Collected data entries
◇ ◇ ◇ ◇
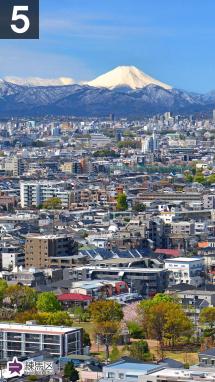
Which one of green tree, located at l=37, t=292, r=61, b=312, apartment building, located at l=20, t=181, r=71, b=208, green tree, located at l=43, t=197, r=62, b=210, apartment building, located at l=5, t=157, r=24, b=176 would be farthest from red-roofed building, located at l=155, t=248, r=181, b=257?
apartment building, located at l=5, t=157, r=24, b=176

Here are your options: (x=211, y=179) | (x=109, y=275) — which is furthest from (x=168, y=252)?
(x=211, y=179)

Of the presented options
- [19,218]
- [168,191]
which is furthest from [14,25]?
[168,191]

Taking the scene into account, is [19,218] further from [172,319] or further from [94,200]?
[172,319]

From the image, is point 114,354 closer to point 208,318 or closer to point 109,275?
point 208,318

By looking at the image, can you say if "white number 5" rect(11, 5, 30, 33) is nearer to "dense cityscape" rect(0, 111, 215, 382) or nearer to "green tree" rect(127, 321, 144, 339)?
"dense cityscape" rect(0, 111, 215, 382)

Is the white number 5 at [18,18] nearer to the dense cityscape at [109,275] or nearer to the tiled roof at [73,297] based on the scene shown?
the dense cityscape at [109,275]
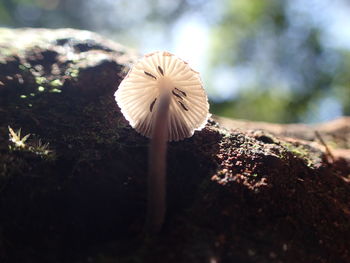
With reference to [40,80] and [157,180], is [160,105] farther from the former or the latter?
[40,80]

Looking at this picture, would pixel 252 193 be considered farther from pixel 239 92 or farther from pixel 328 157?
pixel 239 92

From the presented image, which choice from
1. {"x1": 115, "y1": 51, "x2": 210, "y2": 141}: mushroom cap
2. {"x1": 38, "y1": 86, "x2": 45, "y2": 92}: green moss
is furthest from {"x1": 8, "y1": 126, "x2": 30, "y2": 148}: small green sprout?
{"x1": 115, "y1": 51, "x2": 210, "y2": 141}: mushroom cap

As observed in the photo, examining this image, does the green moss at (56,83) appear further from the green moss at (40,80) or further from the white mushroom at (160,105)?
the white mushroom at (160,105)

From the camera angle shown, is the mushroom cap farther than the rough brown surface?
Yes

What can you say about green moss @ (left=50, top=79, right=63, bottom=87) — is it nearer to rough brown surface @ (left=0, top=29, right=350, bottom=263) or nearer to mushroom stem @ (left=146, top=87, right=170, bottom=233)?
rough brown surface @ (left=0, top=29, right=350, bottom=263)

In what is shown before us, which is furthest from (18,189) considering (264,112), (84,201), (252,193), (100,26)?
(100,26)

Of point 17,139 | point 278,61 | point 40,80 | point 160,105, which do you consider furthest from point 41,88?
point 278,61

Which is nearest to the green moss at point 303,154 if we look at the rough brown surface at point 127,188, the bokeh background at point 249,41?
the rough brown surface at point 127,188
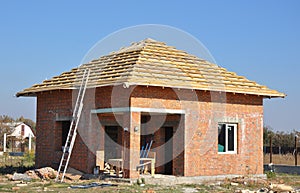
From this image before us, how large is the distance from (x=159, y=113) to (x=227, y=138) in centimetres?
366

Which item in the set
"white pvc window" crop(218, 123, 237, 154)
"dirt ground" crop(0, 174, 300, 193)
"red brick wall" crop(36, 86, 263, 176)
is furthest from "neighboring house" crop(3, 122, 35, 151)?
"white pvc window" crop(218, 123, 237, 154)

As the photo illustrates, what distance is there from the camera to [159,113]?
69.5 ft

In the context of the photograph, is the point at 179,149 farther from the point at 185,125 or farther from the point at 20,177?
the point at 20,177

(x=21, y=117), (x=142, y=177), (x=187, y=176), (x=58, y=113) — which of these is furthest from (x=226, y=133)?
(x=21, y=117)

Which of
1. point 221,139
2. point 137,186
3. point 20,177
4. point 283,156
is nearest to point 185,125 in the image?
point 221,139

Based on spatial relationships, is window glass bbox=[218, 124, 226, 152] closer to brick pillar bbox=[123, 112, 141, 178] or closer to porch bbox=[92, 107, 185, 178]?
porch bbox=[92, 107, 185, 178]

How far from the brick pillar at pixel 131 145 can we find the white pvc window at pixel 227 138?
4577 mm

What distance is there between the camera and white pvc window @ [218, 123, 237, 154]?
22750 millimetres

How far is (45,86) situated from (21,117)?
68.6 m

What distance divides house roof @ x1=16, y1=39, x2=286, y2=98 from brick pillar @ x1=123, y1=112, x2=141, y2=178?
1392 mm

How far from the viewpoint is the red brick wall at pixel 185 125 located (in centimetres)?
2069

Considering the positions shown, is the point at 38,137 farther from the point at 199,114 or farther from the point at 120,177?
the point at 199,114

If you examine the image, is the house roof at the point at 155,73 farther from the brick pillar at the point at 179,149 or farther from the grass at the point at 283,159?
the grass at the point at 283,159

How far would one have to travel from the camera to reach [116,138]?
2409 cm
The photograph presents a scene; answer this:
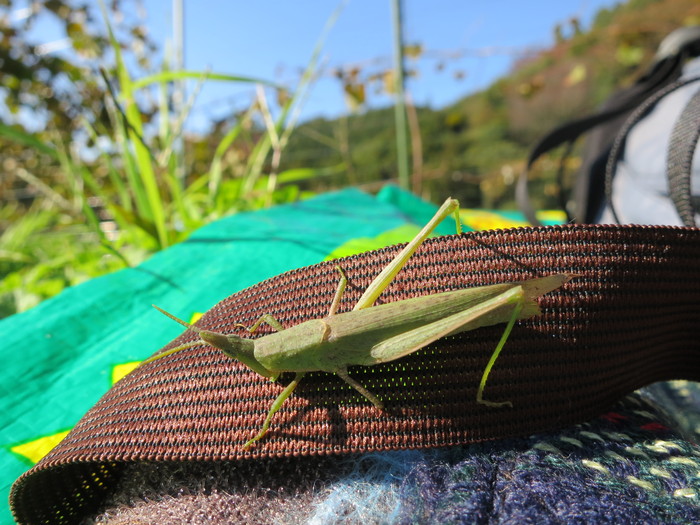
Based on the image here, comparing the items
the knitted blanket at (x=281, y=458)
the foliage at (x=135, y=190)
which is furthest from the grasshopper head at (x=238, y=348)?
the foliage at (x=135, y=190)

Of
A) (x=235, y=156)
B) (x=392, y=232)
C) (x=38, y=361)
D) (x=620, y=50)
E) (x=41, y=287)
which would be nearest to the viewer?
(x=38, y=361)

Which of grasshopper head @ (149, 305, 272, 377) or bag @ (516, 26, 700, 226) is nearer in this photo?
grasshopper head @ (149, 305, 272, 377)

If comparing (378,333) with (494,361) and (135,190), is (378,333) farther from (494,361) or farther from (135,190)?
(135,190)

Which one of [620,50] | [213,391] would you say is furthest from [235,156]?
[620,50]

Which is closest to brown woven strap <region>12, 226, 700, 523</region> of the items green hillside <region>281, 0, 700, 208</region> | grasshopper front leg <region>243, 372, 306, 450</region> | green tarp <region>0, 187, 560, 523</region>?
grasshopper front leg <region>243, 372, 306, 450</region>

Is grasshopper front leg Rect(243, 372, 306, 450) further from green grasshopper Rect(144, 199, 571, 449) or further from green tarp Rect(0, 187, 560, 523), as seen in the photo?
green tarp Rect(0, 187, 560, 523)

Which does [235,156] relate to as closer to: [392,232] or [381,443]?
◇ ◇ ◇ ◇
### Written request
All lines from the line containing "Which one of [620,50]" through the end of the listing above are to be duplicated exactly; include both ends and nothing further.

### Worked solution
Which one of [620,50] | [213,391] would you say is furthest from [235,156]?
[620,50]

Which is closest to brown woven strap <region>12, 226, 700, 523</region> of the items green hillside <region>281, 0, 700, 208</region> | grasshopper front leg <region>243, 372, 306, 450</region> | green tarp <region>0, 187, 560, 523</region>?
grasshopper front leg <region>243, 372, 306, 450</region>

Is grasshopper front leg Rect(243, 372, 306, 450) further from green grasshopper Rect(144, 199, 571, 449) or further from green tarp Rect(0, 187, 560, 523), as seen in the photo?
green tarp Rect(0, 187, 560, 523)

Which does [235,156] relate to as closer to: [392,232] or [381,443]?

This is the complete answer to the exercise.